TEHRAN (Reuters) -- Authorities in Tehran say they have detained eight local British embassy staff, underscoring the hardline leadership's effort to blame post-election unrest on foreign powers, not popular anger.
Britain called the arrests "harassment and intimidation" and demanded the release of the embassy employees.
Supreme Leader Ayatollah Ali Khamenei denounced what he called "interfering statements" by Western officials following Iran's disputed presidential election, state media reported.
"If the (Iranian) nation and officials are unanimous and united, then the temptations of international ill-wishers and interfering and cruel politicians would no longer have an impact," state radio quoted Khamenei as saying.
Khamenei on June 19 called Britain the "most treacherous" of Iran's enemies which he accused of orchestrating an unprecedented outpouring of protest after the June 12 poll.
"Eight local employees at the British embassy who had a considerable role in recent unrest were taken into custody," the semi-official Fars news agency reported on June 28, without saying when the detentions took place.
The authorities, while taking tough action to snuff out any embers of protest, have repeatedly accused Britain and the United States of inciting the turmoil.
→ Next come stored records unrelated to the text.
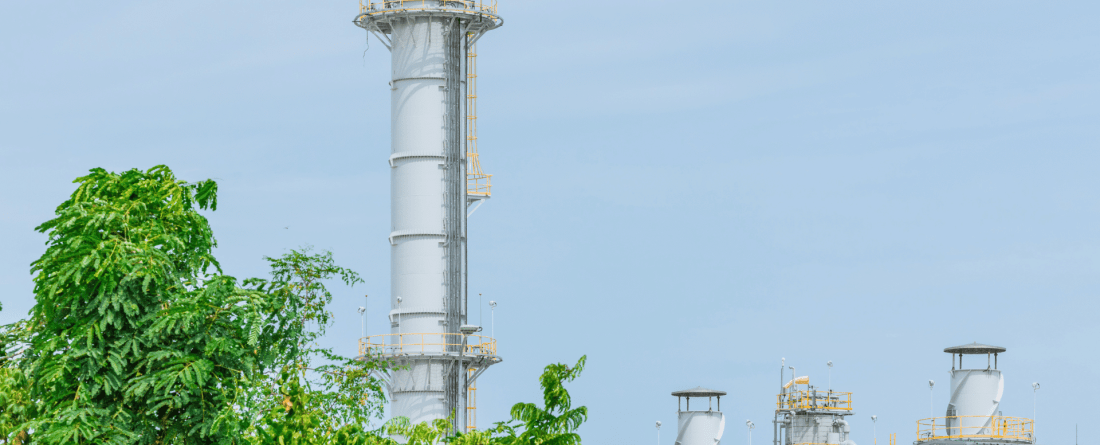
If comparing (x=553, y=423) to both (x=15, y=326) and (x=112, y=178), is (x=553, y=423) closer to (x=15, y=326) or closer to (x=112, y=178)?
(x=112, y=178)

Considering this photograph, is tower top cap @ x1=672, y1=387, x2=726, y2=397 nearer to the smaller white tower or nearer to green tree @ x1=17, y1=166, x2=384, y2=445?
the smaller white tower

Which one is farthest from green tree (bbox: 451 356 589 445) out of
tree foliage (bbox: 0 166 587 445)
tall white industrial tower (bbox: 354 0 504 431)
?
tall white industrial tower (bbox: 354 0 504 431)

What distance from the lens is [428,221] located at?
2338 inches

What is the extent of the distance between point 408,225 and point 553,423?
33.1 metres

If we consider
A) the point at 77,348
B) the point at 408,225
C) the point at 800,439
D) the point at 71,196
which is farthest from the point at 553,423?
the point at 800,439

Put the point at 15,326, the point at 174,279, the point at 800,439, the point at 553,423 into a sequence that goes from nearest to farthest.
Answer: the point at 553,423 → the point at 174,279 → the point at 15,326 → the point at 800,439

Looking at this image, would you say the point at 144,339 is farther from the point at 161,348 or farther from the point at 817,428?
the point at 817,428

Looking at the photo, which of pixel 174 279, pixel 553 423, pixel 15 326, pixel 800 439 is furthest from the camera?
pixel 800 439

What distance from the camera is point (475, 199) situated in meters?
60.8

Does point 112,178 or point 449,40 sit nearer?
point 112,178

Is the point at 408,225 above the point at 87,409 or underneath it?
above

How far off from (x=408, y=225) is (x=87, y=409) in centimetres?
3202

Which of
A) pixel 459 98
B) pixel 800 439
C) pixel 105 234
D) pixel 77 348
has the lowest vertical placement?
pixel 800 439

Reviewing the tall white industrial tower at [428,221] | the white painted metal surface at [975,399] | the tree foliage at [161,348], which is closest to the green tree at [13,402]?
the tree foliage at [161,348]
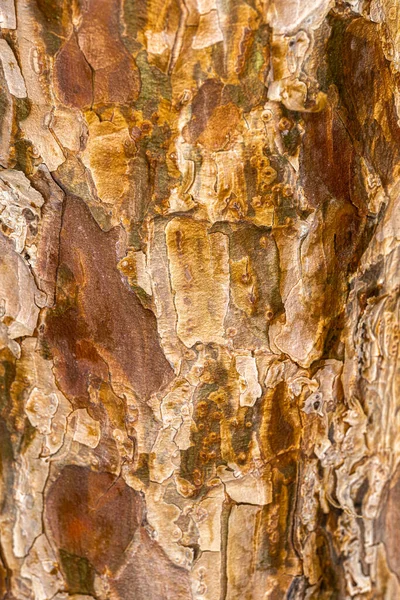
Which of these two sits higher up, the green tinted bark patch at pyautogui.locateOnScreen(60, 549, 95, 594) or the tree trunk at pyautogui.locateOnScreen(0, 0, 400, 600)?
the tree trunk at pyautogui.locateOnScreen(0, 0, 400, 600)

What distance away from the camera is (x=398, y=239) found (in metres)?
0.80

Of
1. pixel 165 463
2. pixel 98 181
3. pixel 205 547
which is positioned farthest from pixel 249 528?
pixel 98 181

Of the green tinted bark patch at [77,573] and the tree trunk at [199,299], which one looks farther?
the green tinted bark patch at [77,573]

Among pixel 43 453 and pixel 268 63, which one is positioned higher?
pixel 268 63

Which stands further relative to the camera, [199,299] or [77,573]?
[77,573]

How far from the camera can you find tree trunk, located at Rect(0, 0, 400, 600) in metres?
0.66

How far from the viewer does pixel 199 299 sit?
727mm

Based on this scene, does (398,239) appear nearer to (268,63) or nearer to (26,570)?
Result: (268,63)

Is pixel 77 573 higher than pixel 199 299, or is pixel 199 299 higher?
pixel 199 299

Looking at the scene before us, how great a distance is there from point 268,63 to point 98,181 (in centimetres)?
27

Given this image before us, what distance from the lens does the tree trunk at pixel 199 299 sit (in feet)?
2.18

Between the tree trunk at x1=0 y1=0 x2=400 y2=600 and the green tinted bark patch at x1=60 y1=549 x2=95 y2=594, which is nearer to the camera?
the tree trunk at x1=0 y1=0 x2=400 y2=600

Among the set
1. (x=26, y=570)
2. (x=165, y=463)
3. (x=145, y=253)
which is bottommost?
(x=26, y=570)

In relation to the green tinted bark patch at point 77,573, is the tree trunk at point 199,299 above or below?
above
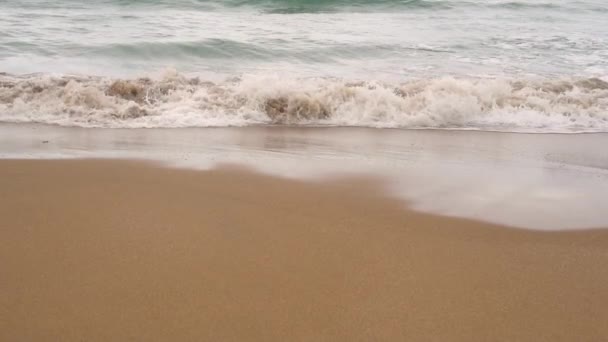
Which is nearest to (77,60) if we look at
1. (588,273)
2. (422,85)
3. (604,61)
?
(422,85)

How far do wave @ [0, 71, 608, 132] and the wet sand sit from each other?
2.48m

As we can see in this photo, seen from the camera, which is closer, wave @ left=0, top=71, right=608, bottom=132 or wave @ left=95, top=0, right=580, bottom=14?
wave @ left=0, top=71, right=608, bottom=132

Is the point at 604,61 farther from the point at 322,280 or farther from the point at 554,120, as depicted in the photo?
the point at 322,280

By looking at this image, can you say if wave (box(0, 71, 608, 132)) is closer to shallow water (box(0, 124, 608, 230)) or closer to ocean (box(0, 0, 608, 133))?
ocean (box(0, 0, 608, 133))

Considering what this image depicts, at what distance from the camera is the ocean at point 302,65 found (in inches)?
267

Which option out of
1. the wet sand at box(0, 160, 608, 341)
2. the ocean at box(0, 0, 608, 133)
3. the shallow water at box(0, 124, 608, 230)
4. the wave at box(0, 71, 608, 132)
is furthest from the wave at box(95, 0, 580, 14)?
the wet sand at box(0, 160, 608, 341)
Both countries deny it.
"This is harassment and intimidation of a kind that is quite unacceptable," British Foreign Secretary David Miliband told reporters at an international conference in Corfu.
"We want to see (the embassy staff) released unharmed."
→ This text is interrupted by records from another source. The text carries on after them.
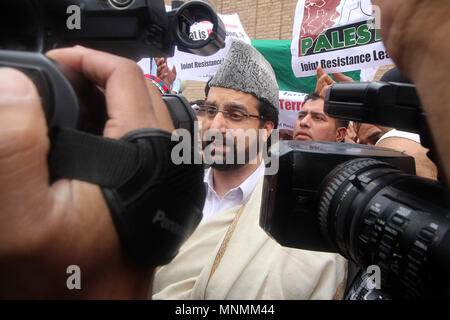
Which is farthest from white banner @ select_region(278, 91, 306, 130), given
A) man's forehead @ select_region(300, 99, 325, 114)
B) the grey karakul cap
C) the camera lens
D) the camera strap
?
the camera strap

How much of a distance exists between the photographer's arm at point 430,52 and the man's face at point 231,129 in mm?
1119

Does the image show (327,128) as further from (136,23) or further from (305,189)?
(136,23)

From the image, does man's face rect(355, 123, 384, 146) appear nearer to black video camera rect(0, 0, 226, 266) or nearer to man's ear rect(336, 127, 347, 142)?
man's ear rect(336, 127, 347, 142)

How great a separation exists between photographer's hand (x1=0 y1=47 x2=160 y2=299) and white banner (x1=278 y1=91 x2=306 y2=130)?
6.93ft

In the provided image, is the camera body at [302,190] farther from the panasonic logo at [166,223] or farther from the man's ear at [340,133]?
the man's ear at [340,133]

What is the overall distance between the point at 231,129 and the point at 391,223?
1057mm

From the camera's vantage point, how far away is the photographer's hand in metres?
0.27

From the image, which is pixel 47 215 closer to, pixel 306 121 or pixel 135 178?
pixel 135 178

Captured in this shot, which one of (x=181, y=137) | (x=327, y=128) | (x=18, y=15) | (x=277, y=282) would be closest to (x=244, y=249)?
(x=277, y=282)

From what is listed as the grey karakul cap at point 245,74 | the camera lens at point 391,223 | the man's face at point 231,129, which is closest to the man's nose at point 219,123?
the man's face at point 231,129

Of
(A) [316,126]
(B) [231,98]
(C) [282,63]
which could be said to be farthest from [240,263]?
(C) [282,63]

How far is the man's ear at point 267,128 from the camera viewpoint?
1.71 meters

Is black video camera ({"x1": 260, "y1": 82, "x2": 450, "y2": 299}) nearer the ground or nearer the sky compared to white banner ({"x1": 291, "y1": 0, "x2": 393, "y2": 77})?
nearer the ground

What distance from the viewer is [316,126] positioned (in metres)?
1.89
The detentions will further strain ties between London and Tehran, who have already expelled two of each other's diplomats since the election sparked the gravest internal challenge to the Iranian authorities since the 1979 Islamic revolution.
The streets of Tehran have sunk back into a sullen calm after riot police and religious basij militia crushed huge demonstrations in which at least 20 people were killed.
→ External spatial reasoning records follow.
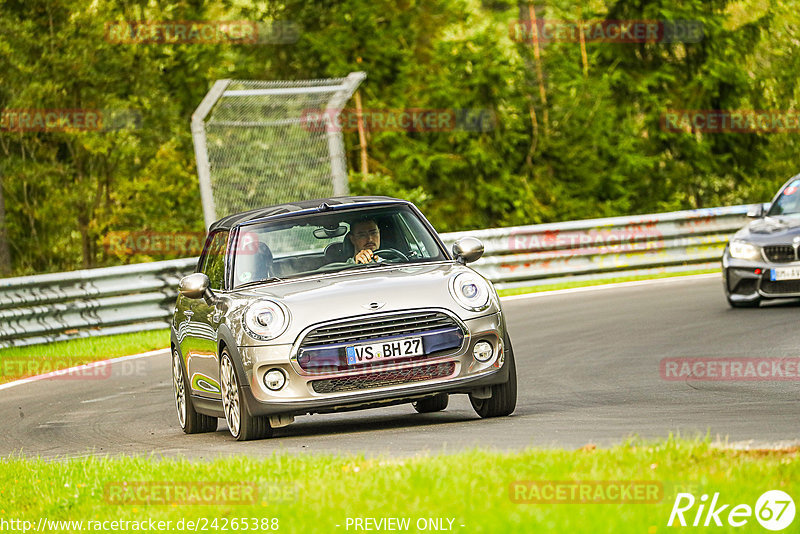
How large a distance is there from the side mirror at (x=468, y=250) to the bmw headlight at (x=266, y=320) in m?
1.54

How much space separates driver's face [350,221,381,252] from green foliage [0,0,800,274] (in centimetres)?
1871

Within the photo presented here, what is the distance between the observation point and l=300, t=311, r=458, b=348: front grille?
8.70 metres

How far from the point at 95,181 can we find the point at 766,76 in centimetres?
1617

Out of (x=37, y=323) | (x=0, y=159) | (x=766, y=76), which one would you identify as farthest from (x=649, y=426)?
(x=766, y=76)

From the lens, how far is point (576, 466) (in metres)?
6.39

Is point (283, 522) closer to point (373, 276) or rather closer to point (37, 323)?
point (373, 276)

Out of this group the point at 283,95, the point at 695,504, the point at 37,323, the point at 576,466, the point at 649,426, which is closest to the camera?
the point at 695,504

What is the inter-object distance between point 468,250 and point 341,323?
1411mm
Official results showing hardline President Mahmoud Ahmadinejad won re-election by a landslide were met with disbelief by many Iranians who agreed with complaints by the
runner-up, Mirhossein Mousavi, that the vote was rigged.
Mousavi has repeated demands for the election to be rerun, in defiance of Khamenei who declared the poll fair, but he appears to have dwindling options for any further challenge.
The Guardian Council, Iran's top legislative body, is to give its final verdict on the election by Monday. The 12-man body has offered a partial recount -- rejected by Mousavi and fellow-candidate Mehdi Karoubi -- but it has already described the poll as the healthiest since the revolution.
British Prime Minister Gordon Brown has condemned violence and media censorship in Iran since the election. Britain suspended its diplomatic ties with Iran after the Islamic revolution in 1979, only reopening an embassy in 1988, following the Iran-Iraq war. Full normalization only took place in 1998.